ストレスと脳|職場で見たい身体反応と早期支援

会議のあとに急に無口になる。
上司から注意を受けたあと、表情が硬くなる。
締め切りが近づくと、肩に力が入り、呼吸が浅くなる。

職場では、このような変化が日常の中に出ることがあります。

ストレスは、本人の気持ちの弱さだけで起こるものではありません。
脳が目の前の状況をどう受け止め、身体がどのように反応するかによって、不安、緊張、疲労感、肩こり、集中力の低下として表れることがあります。

人事総務・健康経営担当者に必要なのは、社員の不調を「性格の問題」として見ないことです。
脳と身体の反応を合わせて見ることで、早めの声かけ、休憩、相談先の確認、働き方の見直しにつなげやすくなります。

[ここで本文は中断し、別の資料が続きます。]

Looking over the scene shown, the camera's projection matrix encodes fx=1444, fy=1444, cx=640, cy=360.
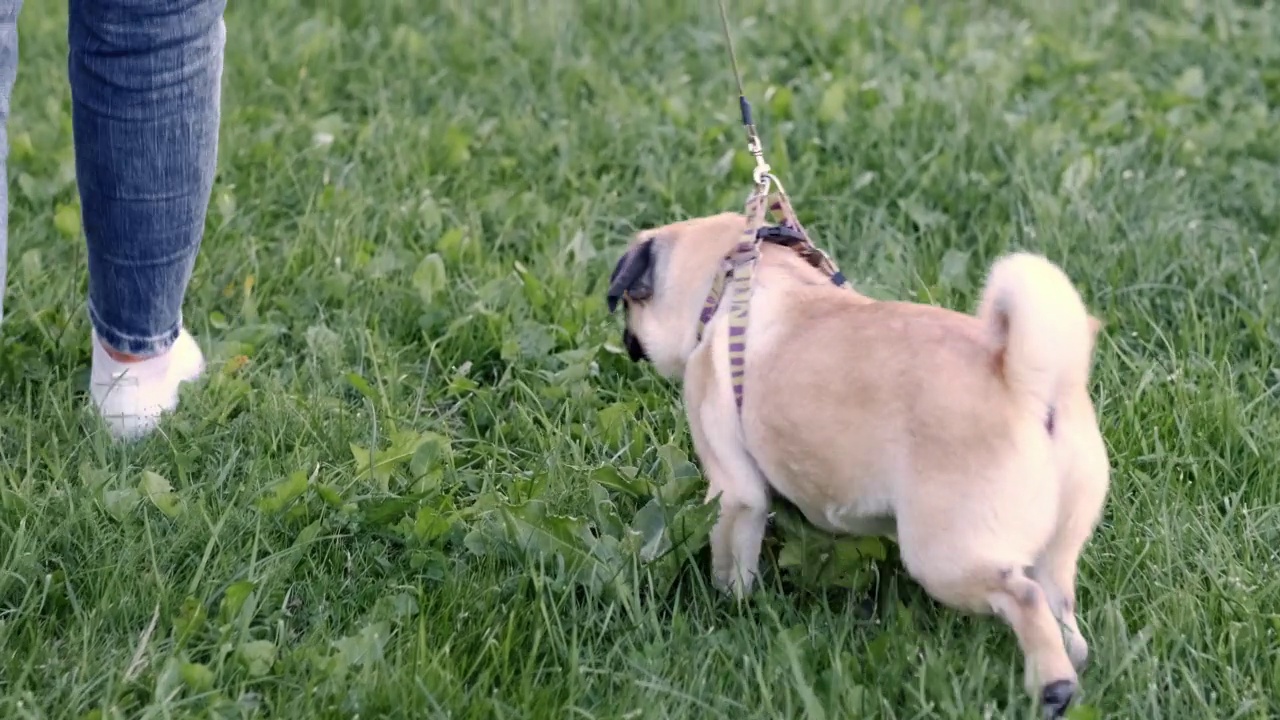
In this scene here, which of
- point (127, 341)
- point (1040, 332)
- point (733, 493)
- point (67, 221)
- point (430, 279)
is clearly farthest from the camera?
point (67, 221)

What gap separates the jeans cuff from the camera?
2.97 meters

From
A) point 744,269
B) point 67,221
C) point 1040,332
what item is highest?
point 1040,332

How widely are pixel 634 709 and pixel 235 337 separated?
1.56 meters

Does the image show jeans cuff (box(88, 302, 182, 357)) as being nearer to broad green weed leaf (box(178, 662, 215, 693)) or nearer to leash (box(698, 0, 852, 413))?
broad green weed leaf (box(178, 662, 215, 693))

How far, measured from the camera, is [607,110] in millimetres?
4473

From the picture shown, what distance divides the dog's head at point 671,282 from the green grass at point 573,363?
0.25m

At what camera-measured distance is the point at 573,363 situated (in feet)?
10.7

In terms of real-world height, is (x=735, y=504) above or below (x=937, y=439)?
below

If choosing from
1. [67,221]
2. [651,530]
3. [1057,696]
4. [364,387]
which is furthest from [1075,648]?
[67,221]

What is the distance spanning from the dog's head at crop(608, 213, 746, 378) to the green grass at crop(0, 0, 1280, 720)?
25 centimetres

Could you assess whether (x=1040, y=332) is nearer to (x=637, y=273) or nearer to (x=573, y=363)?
(x=637, y=273)

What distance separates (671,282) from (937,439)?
738 mm

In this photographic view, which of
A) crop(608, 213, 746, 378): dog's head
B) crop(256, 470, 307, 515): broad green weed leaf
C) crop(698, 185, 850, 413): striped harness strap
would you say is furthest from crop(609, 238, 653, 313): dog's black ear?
crop(256, 470, 307, 515): broad green weed leaf

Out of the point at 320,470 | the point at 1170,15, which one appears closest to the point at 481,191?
the point at 320,470
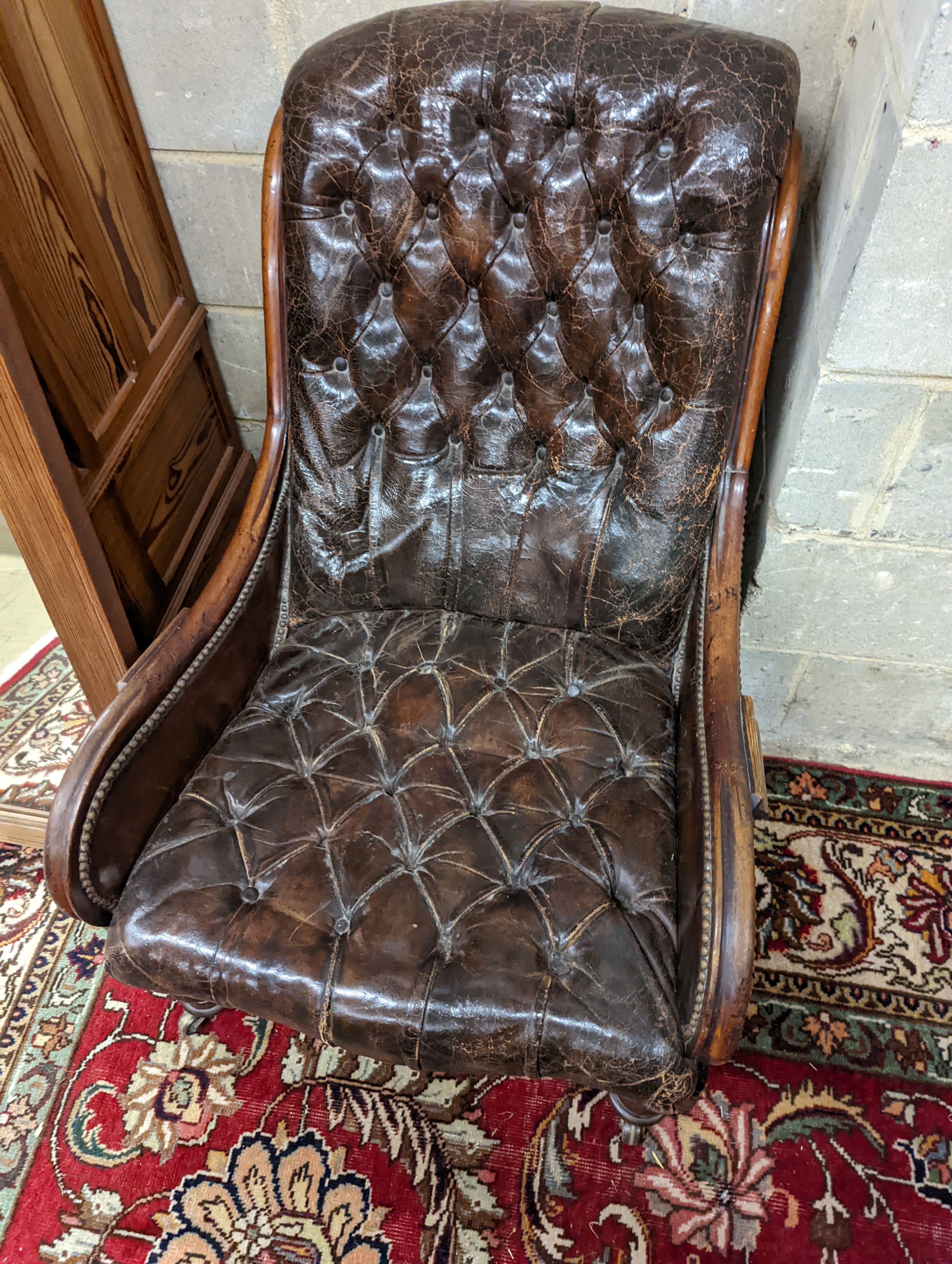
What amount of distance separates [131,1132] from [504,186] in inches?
58.6

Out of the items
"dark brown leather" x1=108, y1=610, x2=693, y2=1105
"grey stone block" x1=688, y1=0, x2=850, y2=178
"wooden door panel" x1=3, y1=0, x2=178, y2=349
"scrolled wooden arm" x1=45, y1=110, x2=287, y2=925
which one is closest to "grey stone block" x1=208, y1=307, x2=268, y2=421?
"wooden door panel" x1=3, y1=0, x2=178, y2=349

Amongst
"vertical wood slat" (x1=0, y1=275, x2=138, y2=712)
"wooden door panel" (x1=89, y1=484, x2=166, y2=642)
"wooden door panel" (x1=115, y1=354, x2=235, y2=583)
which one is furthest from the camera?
"wooden door panel" (x1=115, y1=354, x2=235, y2=583)

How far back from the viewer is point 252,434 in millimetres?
1868

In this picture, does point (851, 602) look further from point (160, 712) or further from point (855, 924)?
point (160, 712)

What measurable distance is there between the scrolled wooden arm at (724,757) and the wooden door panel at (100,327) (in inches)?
38.3

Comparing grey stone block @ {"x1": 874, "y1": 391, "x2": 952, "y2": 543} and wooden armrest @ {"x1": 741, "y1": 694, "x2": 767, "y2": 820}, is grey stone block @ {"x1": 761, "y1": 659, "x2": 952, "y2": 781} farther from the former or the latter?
wooden armrest @ {"x1": 741, "y1": 694, "x2": 767, "y2": 820}

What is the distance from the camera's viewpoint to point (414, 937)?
95 centimetres

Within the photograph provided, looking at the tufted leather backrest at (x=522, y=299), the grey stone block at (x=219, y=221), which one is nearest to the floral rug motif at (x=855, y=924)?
the tufted leather backrest at (x=522, y=299)

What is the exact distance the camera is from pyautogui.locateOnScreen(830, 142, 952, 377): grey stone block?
0.93m

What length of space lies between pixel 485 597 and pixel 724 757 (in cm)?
48

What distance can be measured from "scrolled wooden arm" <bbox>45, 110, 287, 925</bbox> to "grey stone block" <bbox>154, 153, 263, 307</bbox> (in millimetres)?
370

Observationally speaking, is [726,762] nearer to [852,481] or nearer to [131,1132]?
[852,481]

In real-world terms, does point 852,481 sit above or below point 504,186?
below

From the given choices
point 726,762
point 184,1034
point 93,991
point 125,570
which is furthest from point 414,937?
point 125,570
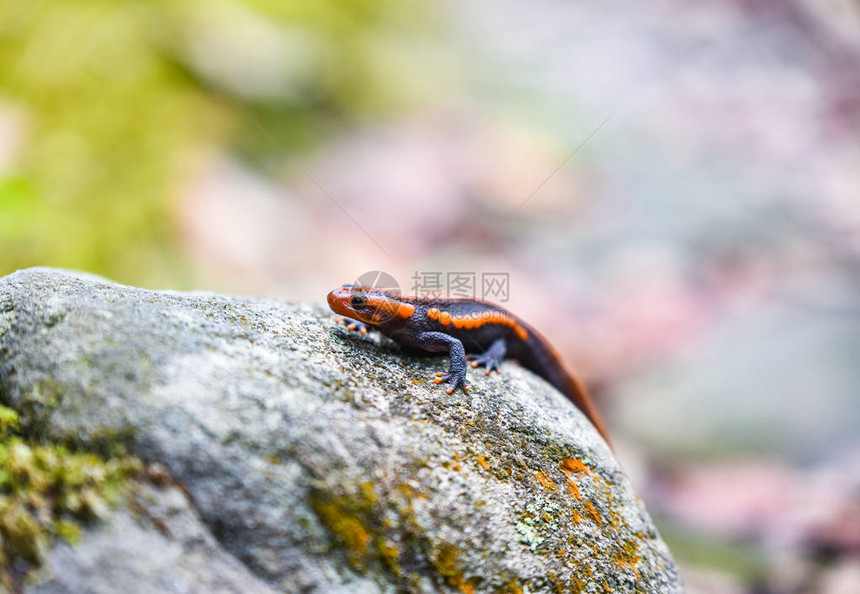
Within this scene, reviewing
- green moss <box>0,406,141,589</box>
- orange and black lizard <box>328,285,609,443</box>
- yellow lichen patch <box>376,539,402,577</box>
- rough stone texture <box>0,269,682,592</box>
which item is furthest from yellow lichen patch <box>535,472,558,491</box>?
green moss <box>0,406,141,589</box>

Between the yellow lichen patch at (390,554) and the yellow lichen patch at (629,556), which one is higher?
the yellow lichen patch at (629,556)

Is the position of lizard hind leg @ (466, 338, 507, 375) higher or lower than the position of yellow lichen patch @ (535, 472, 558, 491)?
higher

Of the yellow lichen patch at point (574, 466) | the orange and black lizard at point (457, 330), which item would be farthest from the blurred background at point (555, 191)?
the yellow lichen patch at point (574, 466)

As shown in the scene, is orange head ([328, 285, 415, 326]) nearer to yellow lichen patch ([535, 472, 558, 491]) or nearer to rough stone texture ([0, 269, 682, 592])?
rough stone texture ([0, 269, 682, 592])

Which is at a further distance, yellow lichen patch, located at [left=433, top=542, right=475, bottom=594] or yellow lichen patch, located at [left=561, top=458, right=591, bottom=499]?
yellow lichen patch, located at [left=561, top=458, right=591, bottom=499]

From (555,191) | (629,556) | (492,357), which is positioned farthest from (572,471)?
(555,191)

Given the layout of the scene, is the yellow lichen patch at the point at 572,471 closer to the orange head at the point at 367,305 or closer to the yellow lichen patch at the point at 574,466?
the yellow lichen patch at the point at 574,466

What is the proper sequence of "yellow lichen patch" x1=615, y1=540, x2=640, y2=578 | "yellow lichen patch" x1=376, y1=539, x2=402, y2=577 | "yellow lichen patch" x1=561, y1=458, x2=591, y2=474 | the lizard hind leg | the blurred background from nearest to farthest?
"yellow lichen patch" x1=376, y1=539, x2=402, y2=577, "yellow lichen patch" x1=615, y1=540, x2=640, y2=578, "yellow lichen patch" x1=561, y1=458, x2=591, y2=474, the lizard hind leg, the blurred background

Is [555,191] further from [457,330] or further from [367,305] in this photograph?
[367,305]
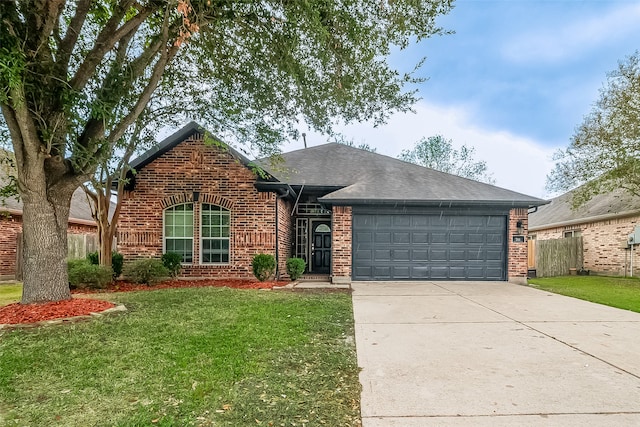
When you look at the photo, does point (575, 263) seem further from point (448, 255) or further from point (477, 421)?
point (477, 421)

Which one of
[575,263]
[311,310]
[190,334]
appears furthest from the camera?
[575,263]

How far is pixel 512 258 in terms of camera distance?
38.8ft

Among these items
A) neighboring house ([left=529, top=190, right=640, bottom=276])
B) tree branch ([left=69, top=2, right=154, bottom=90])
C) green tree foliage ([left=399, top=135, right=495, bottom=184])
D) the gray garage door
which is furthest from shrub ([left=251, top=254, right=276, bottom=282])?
green tree foliage ([left=399, top=135, right=495, bottom=184])

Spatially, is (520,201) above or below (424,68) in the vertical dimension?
below

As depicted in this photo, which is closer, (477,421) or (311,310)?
(477,421)

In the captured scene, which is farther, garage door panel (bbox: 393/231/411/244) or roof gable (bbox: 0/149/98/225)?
roof gable (bbox: 0/149/98/225)

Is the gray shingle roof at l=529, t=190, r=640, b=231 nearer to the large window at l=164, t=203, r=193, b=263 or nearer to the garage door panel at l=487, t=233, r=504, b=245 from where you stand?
the garage door panel at l=487, t=233, r=504, b=245

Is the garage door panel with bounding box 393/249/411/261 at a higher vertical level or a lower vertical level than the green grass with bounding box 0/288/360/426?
higher

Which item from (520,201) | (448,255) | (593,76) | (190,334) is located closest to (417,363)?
(190,334)

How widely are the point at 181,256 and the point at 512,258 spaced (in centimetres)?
1035

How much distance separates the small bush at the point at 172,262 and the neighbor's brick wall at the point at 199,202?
0.43 metres

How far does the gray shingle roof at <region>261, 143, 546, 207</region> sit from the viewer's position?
11.4 m

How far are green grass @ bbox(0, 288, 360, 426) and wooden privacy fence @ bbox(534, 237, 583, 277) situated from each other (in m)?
13.2

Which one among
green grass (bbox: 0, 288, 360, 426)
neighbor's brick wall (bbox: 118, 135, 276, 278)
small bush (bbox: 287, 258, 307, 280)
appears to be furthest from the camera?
small bush (bbox: 287, 258, 307, 280)
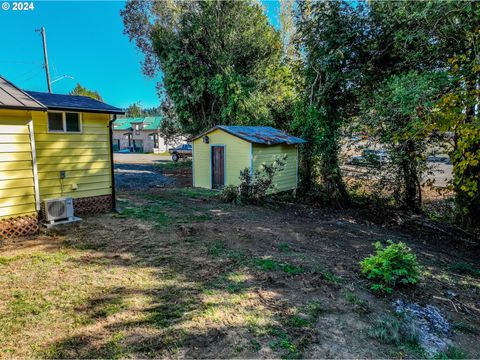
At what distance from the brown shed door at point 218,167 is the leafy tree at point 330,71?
3454mm

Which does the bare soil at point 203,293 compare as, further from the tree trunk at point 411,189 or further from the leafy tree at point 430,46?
the tree trunk at point 411,189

職場のストレス反応を確認するチェックリストとノートパソコン

ストレスを理解するうえでは、気持ちだけでなく、脳と身体の反応を合わせて見ることが大切です。

ストレスは、気持ちだけの問題ではありません

職場でストレスという言葉が使われるとき、「本人の気持ちの持ち方」「性格の問題」と見られてしまうことがあります。

しかし、ストレス反応は気持ちだけで起こるものではありません。

脳は、上司の言葉、締め切り、顧客対応、職場の人間関係、急な予定変更などを受け取り、「自分にとって負担が大きいか」「対応できそうか」を判断します。

その判断によって、身体にも反応が出ます。

  • 呼吸が浅くなる
  • 肩や首に力が入る
  • 心拍が上がる
  • 胃が重くなる
  • 眠りが浅くなる
  • 集中しにくくなる
  • 疲労感が抜けにくくなる

これらは、本人の努力不足とは限りません。
脳と身体が、職場の負荷に反応しているサインとして見る必要があります。

脳は、目の前の出来事を危険かどうか判断しています

脳は、外から入ってくる情報を常に処理しています。

上司からの一言、締め切り、顧客対応、人間関係の変化、仕事量の増加も、脳にとっては判断の対象です。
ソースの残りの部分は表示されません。